Rapid Detection of Bacillus anthracis in Complex Food Matrices Using Phage-Mediated Bioluminescence

Abstract

Bacillus anthracis, the causative agent of anthrax, is considered a high-priority agent that may be used in a food-related terrorist attack because it can be contracted by ingestion and it also forms spores with heat and chemical resistance. Thus, novel surveillance methodologies to detect B. anthracis on adulterated foods are important for bioterrorism preparedness. We describe the development of a phage-based bioluminescence assay for the detection of B. anthracis on deliberately contaminated foods. We previously engineered the B. anthracis phage Wβ with genes encoding bacterial luciferase (luxA and luxB) to create a "light-tagged" reporter (Wβ::luxAB) that is able to rapidly detect B. anthracis by transducing a bioluminescent signal response.

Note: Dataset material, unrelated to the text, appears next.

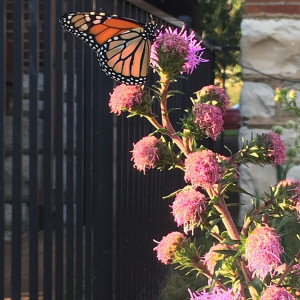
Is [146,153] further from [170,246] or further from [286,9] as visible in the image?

Here, we investigate the ability of Wβ::luxAB to detect B. anthracis Sterne, an attenuated select agent strain, in inoculated food (ground beef) and milk (2%, baby formula, and half and half) matrices after incubation with spores for 72 h at 4°C as per AOAC testing guidelines. The majority of B. anthracis bacilli remained in spore form, and thus were potentially infectious, within each of the liquid matrices for 14 days. Detection limits were 80 CFU/ml after 7 h of enrichment; sensitivity of detection increased to 8 CFU/ml when enrichment was extended to 16 h. The limit of detection in ground beef was 3.2 × 10(3) CFU/g after 7 h of enrichment, improving to 3.2 × 10(2) CFU/g after 16 h. Because the time to result is rapid and minimal processing is required, and because gastrointestinal anthrax can be fatal, the reporter technology displays promise for the protection of our food supply following a deliberate release of this priority pathogen.